1

I came across a research where the authors hypothesized that x will cause y. The team used self-assessment survey questions to collect all the data on x and y. At time point 1, they asked respondents questions to measure both x and y (x1 and y1). At time point 2, they recontacted the same group respondents but only asked questions used to measure y (y2).

I think, in theory, it is possible that y could cause x, which leads y an endogenous variable.

To test their hypothesis, the authors constructed three regression models:

model 1: y1 = a*x1 + e (a is positive and statistically sig)

model 2: y2 = b*x1 + f (b is positive and statistically sig)

model 3: y2 = cx1 + dy1 + g (both c and d are positive and statistically sig, and c is smaller than a and b).

The authors deemed that model 3 as an AR model and argued that since the coefficient of x1 in model 3 (c) is still positive and significant given y1 is controlled, the effect of x on y is robust and this helps them establish the causal order).

My questions are: 1)Can the AR model (model 3) along with the two simple OLS (model 1 & 2) address the concern of reverse causality? 2)Had the author collected x at time point 2 (x2) and run the same three models with x and y's position switched (x as DV and y as IV), mathematically would it possible for us to find that all coefficients of y are positive and statistically significant, which potentially could be used to support the reversed causal story: x cause y. 3)In model 1 and 2, they found x1 has significant effect on both y1 and y2. Would using y1 and x1 as predictors in model 3 leave room for biased estimate, given the authors' theoretical model? 4)I know that finding an instrumental variable for a two-stage leas squared model is a rather common practice to address endogeneity concerns, can lagged time series variable do the same trick? I found some "ad hoc" solution using lagged time series variable to deal with this problem, but the models usually were specified as:

     y2 = a*x1 + e
     y2 = b*x2 + f 

Did I get it wrong?

Thank you in advance for any insights here.

yzhao
  • 31
  • 4

1 Answers1

0

If I understand your description well, the paper has some assumptions (hypothesis):

  • X_i causes Y_i
  • The effect of X_i -> Y_i is linear
  • X_i also causes Y_{i+1}

Regarding the OLS: A linear model only captures linear correlations. If Y_i causes X_i, you'll still get positive and statistically significant coefficients.

Regarding the AR: If X_i causes (or at least correlates linearly with) Y_i, and Y_i causes (or at least correlates linearly with) Y_{i+1}, X_i causes indirectly (and correlates with) Y_{i+1}. Adjusting for Y_i in would mainly estimate the direct of effect of X_i to Y_{i+1}, thus what remains besides the linear effect of Y_i on Y_{i+1}.

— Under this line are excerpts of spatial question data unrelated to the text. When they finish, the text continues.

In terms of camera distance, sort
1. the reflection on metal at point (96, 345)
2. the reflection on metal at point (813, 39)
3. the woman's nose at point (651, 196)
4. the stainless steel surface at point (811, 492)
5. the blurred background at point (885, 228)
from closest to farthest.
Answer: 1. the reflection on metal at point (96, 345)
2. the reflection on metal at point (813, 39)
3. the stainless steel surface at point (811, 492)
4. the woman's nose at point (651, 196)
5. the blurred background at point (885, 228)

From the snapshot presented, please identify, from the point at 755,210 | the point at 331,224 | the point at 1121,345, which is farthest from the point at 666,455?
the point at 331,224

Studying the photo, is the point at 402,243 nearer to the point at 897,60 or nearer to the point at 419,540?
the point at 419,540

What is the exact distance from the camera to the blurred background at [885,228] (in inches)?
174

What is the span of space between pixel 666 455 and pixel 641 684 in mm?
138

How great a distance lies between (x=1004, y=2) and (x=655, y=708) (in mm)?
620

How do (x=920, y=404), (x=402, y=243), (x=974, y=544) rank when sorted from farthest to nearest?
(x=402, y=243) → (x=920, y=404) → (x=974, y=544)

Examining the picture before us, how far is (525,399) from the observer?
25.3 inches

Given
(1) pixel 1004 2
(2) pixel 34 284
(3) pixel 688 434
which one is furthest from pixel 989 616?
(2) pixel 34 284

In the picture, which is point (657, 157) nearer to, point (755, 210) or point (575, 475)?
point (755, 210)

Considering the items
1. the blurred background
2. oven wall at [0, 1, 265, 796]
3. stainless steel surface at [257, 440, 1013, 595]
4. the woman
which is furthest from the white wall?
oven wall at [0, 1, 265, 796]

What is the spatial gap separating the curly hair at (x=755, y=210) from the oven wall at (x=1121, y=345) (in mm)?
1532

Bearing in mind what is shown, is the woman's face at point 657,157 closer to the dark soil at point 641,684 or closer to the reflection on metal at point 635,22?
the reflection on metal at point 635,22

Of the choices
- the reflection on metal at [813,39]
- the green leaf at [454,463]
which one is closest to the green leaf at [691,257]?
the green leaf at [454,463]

But the argumentation is not complete. X could cause Y, or Y could cause X. Being able to predict Y given X is consistent with X causing Y. But it doesn't disprove that Y causes X, and thus doesn't prove that X causes Y.

In logical reasoning, we have statements A="X causes Y" and B ="a correlation exists between X and Y", where we know that A => B. If one then observes B (be able to fit the above models) doesn't imply A. If A=>B, knowing B doesn't give any information about A. However, if not B, you do know for sure that A isn't true.

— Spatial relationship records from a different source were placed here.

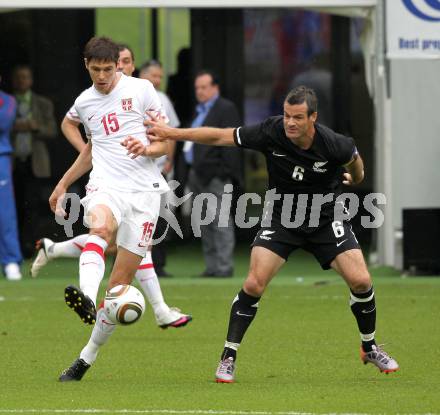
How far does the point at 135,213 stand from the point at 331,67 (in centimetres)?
1139

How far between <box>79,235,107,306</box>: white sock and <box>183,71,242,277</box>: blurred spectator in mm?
6590

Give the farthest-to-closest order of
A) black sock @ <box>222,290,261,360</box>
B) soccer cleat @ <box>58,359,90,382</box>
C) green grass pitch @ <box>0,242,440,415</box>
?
soccer cleat @ <box>58,359,90,382</box> < black sock @ <box>222,290,261,360</box> < green grass pitch @ <box>0,242,440,415</box>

Therefore, it seems they'd better assume that "Y causes X", and then do the same analysis. If those estimated effects are not significant, it contradicts with "Y causes X", thus proving that "Y doesn't cause X" (at least not with a linear effect).

If the observations match with X causing Y, and do not match with Y causing X, you could state that X is more likely to cause Y than Y causing X. (with the assumptions that the effect is constant).

gerben
  • 692
  • 4
  • 16